Regarding the direction in which this started to go, pertaining to processor requirements, since first being mentioned in this thread, there has been a Processor Requirements LWG formed within the PDF Association and I think it would be appropriate to bring that part of this conversation over there to further work out how processors and AT should handle Alt, ActualText, E, and etc. Perhaps we could work on some clarifying verbiage for 32K, here, and leave the "processor part" to the work of that group? Unless, of course, as noted by Peter on November 11, 2021 (the last post before this one), there is no need for change in the spec. and we really only need to worry about the "processor part."

mrbhardy commented 1 year ago

Let's discuss this at the next UA meeting @PaulRayius. I didn't feel that the text clarifying things actually addressed the issues.
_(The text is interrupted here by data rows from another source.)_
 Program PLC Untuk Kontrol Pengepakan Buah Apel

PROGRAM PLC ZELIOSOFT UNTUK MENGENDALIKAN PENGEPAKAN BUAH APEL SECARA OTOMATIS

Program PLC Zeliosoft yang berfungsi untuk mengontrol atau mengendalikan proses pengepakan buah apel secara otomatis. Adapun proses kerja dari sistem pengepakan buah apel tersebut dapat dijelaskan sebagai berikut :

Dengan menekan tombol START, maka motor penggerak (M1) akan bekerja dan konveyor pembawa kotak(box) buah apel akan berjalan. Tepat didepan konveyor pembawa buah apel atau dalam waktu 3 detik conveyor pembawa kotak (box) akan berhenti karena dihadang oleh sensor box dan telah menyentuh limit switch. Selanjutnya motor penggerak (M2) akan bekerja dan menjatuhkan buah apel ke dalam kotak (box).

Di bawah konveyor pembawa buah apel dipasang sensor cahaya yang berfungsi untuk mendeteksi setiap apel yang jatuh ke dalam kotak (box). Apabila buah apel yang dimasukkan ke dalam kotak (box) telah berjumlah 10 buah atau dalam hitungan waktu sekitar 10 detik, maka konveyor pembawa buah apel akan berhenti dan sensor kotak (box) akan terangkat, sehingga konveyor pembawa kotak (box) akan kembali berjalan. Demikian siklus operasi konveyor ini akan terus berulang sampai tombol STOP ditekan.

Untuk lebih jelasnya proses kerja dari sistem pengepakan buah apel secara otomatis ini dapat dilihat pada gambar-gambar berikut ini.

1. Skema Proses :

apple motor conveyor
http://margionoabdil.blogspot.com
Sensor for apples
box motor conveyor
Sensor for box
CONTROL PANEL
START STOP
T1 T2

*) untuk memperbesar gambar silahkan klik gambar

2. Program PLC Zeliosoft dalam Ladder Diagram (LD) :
mrbhardy commented 1 year ago

@u-fischer I was going over your sample file one last time and I did notice a slight mistake in the syntax for what you are doing with the file. I doubt it has any real impact, but ActualText isn't supposed to be present on an marked content that is part of a structure element. So when you do:

/Span << /MCID 0 /ActualText (Foo) >> BDC

That isn't actually in compliance with the spec. If you look at ISO 32000-2:2020, 14.9.4:

  • A structure element (see 14.7.2, "Structure hierarchy"), by means of the optional ActualText entry (PDF 1.4) of the structure element dictionary.
  • (PDF 1.5) A marked-content sequence (see 14.6, "Marked content"), through an ActualText entry in a property list attached to the marked-content sequence with a Span tag

The second doesn't mean "tag" in the colloquial sense of "structure element", but is referring to the mechanism in marked content to denote a tagged sequence as a span with properties.

/Figure << /MCID 0 >> BDC  
    /Span <</ActualText (Foo) >> BDC
        ...
    /EMC
/EMC

Again, I highly doubt this is going to change your findings, but just for correctness...

u-fischer commented 1 year ago

@mrbhardy Hm. While I agree that this mean that one can use /ActualText only in a /Span, you mean that it also additionally implies that one can't combine it with a MCID? So it is has to be

/Span << /MCID 0 >> BDC  
    /Span <</ActualText (Foo) >> BDC

instead of

/Span << /MCID 0 /ActualText (Foo) >> BDC

?

I'm not sure if I really see that in the spec ;-). What would be the reason to force such a split?

car222222 commented 1 year ago

@mrbhardy wrote: "I didn't feel that the text clarifying things actually addressed the issues."

Which text is that?

Note that my original rewording suggestions were intended only to clarify the distinctions between the three cases, whilst making the text in the three descriptions more uniform.

There was no intention to introduce anything that could be interpreted as "processor requirements", beyond what is in the wording of the current texts.

PaulRayius commented 1 year ago

PDF/UA TWG has discussed this. No need to change the 32000-2 spec. but some clarifying examples, best practices, etc., would be helpful. Those things, hopefully, will be taken on by the PDF/UA TWG and/or the PDF/UA LWG.